Reading passage Block Start

Cashless claim settlement is a key benefit in health insurance, especially when one is afflicted with a cost-prohibitive critical illness, or there is a situation warranting huge medical expenditure. The least an insurer and network provider or hospital can do is to ensure that patients and families are not burdened with financial worries when they are entitled to protection through their health insurance cover.
There may be individual situations where cashless claims are denied. For eg., when a hospital has payments pending from an insurer, or when a particular insurer and hospital are sorting out their pre-agreed tariff rates. However, the recent trend of industry bodies and hospitals facing off under the veil of collective bargaining is distressing for policyholders.
Health insurance covers don’t come cheap, and when one cannot get cashless benefit, it further dilutes the trust factor, something that insurance as a financial protection mechanism is already struggling to overcome.
The regulatory framework for health insurance has been evolving to ensure that policyholders’ interests are always protected. Thanks to a regulatory push, the insurance industry is moving towards 100% cashless settlements. There are initiatives such as ‘Cashless Anywhere’ where the service is provided even where a hospital is not a network hospital that offers such services.
All such initiatives get overshadowed when hospital-insurer disputes take the limelight. The Insurance Regulatory and Development Authority of India (Irdai) is always quick to step in to advise the parties concerned to sort out issues. The regulator, however, does not get into the facts of the case, as that is not what it is expected to do. The parties involved have the prime responsibility to ensure that the policyholder is not inconvenienced.
Meanwhile, rising healthcare costs get built into health insurance, invariably burdening the policyholder. This is why insurers try to ensure a hard check on what they pay out. Having said that, insurers too could do better by keeping management expenses low, thereby reducing the cost for the policyholder.
We all agree that there should be no compromise on care and cure. The moot point is, how much cost is justified? This is where we miss having a regulator for the healthcare industry. Then again, how can the healthcare industry be compensated for increasing costs? Has any analysis been carried out of the costing for various diagnostic and treatment procedures? Do we know why hospitals in different geographies charge differently, or hospitals even within the same geography charge differently for similar quality of care?

Reading passage Block End
Material supplied Block Start

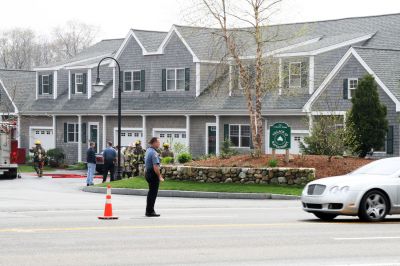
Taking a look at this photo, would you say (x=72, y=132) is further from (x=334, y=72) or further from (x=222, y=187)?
(x=222, y=187)

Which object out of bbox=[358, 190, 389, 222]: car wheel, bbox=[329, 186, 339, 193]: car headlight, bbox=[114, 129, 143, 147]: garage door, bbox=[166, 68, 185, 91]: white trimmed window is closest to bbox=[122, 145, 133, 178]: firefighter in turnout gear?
bbox=[166, 68, 185, 91]: white trimmed window

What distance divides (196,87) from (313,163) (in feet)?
64.2

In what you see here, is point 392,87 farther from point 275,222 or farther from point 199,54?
point 275,222

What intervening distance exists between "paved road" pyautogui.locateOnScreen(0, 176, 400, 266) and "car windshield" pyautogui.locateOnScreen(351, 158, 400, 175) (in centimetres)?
103

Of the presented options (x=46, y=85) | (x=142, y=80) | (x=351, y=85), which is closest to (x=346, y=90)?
(x=351, y=85)

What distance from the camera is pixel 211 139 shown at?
51938 mm

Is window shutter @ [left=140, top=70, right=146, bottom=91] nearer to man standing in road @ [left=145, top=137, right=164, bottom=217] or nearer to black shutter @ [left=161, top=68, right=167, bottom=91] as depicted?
black shutter @ [left=161, top=68, right=167, bottom=91]

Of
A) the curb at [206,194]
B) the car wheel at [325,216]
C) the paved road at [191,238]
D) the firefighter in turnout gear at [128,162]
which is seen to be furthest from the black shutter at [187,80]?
the car wheel at [325,216]

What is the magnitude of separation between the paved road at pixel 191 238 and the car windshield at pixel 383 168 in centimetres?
103

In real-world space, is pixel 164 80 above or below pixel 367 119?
above

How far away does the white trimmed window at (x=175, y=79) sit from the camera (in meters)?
54.6

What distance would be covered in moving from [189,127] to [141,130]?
4.34 m

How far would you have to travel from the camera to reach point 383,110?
1564 inches

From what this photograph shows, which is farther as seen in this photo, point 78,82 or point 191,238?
point 78,82
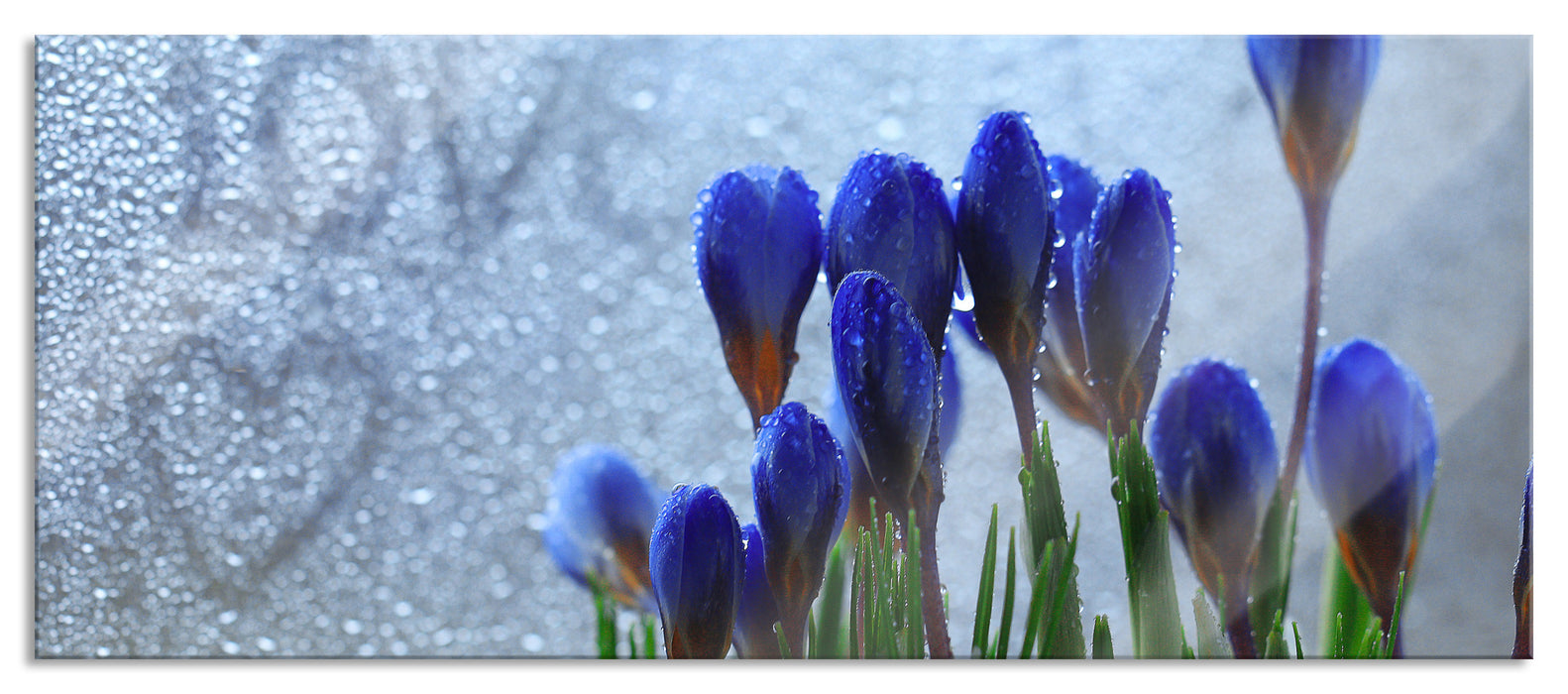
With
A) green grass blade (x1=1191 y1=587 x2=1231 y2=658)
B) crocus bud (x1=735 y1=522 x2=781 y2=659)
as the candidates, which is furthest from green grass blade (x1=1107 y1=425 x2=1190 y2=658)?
crocus bud (x1=735 y1=522 x2=781 y2=659)

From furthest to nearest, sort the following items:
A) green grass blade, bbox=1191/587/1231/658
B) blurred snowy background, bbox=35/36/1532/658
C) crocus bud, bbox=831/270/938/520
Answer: blurred snowy background, bbox=35/36/1532/658 → green grass blade, bbox=1191/587/1231/658 → crocus bud, bbox=831/270/938/520

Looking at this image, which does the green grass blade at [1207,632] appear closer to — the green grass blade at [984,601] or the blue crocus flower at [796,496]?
the green grass blade at [984,601]

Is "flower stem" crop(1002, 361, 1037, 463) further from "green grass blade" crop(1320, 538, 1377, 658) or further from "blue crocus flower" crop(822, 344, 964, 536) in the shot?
"green grass blade" crop(1320, 538, 1377, 658)

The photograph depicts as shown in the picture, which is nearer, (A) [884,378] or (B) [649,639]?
(A) [884,378]

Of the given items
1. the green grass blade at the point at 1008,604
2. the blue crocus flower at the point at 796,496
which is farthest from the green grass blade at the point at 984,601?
the blue crocus flower at the point at 796,496

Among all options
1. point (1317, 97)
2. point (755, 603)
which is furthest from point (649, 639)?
point (1317, 97)

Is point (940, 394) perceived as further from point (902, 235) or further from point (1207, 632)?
point (1207, 632)
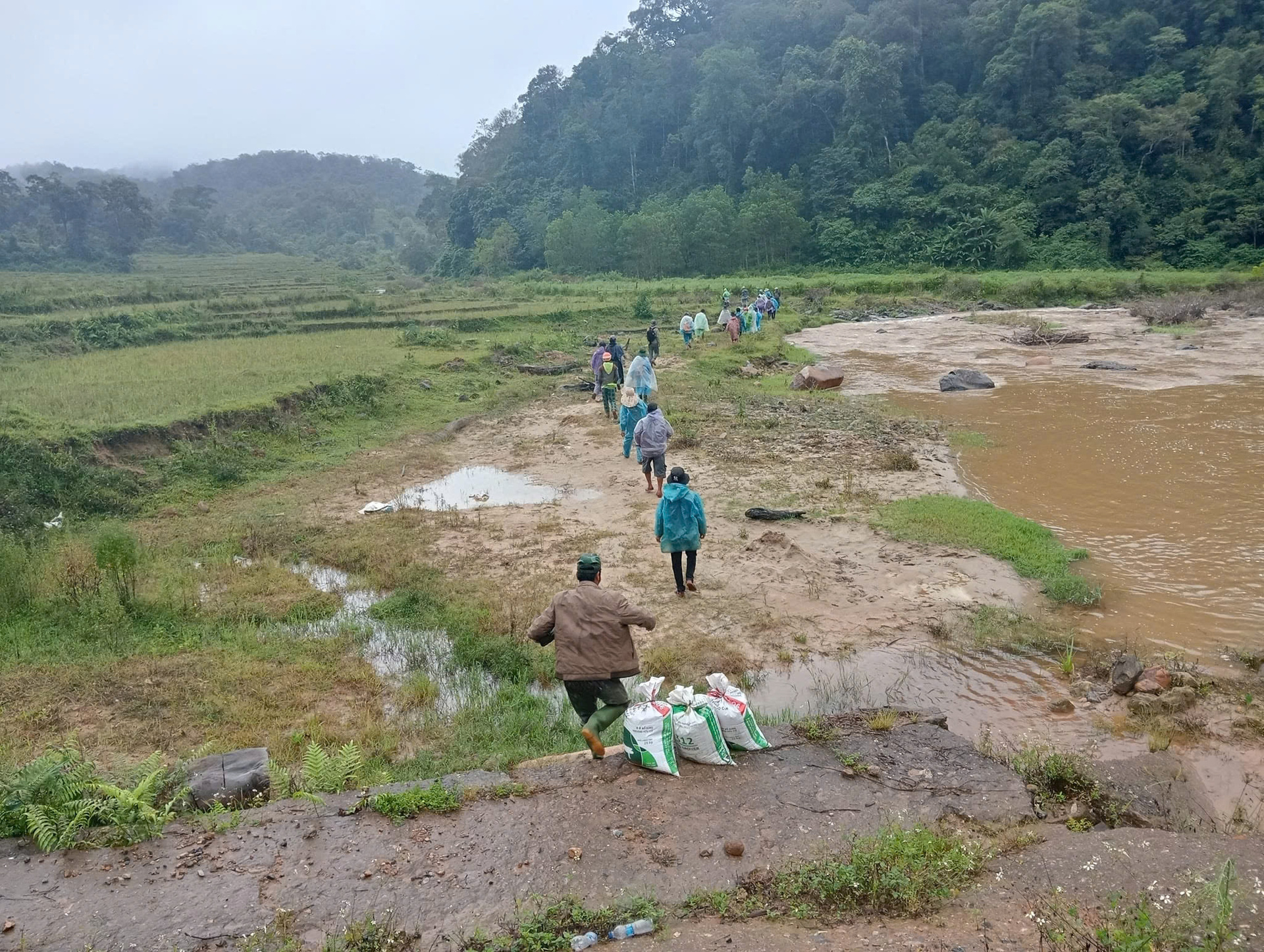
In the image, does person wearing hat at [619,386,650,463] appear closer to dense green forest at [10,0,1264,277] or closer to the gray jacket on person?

Material supplied Block End

**Problem to solve**
Continue the piece on cashless health insurance claims, starting after its final question.

**Solved exercise**
There needs to be some methodology and standardization which will balance out the issues for both the industries—healthcare and insurance. The Common Provider Network that the insurance industry is working on will definitely help in this direction to some extent.
By offering financial protection to individuals, families and groups for health expenditure, the insurance industry makes it affordable for many to go to hospital for care and cure. An analysis will clearly show that people can afford treatment because they are insured, and that hospitals are able to offer their services to a larger section of the population.
There is a need to put the patient and policyholder before everything else. It is indeed laudable that the parties do try to get together and ensure that there are no scenarios where cashless service is denied en masse. But it is equally important that they ensure there is no panic created among policyholders due to uncertainties.
All industry stakeholders—and there are many of them in the health insurance value chain—have the responsibility to conduct themselves in a manner where they earn the trust of the policyholder. If instances of unnecessary claim delays or denials on the part of insurers are true, insurers must indeed pull up their socks. ‘Insurance For All by 2047’ will fructify only if all stakeholders focus on claims servicing. An oft-repeated phrase—‘A claim is the moment of truth in insurance’—can never become cliché.
Irdai’s framework is very facilitative, be it protecting the policyholder or enabling the insurer. The objective is clear—offer insurance protection and live up to the promises you make.
Yegnapriya Bharath is former chief general manager, health insurance, Insurance Regulatory and Development Authority of India.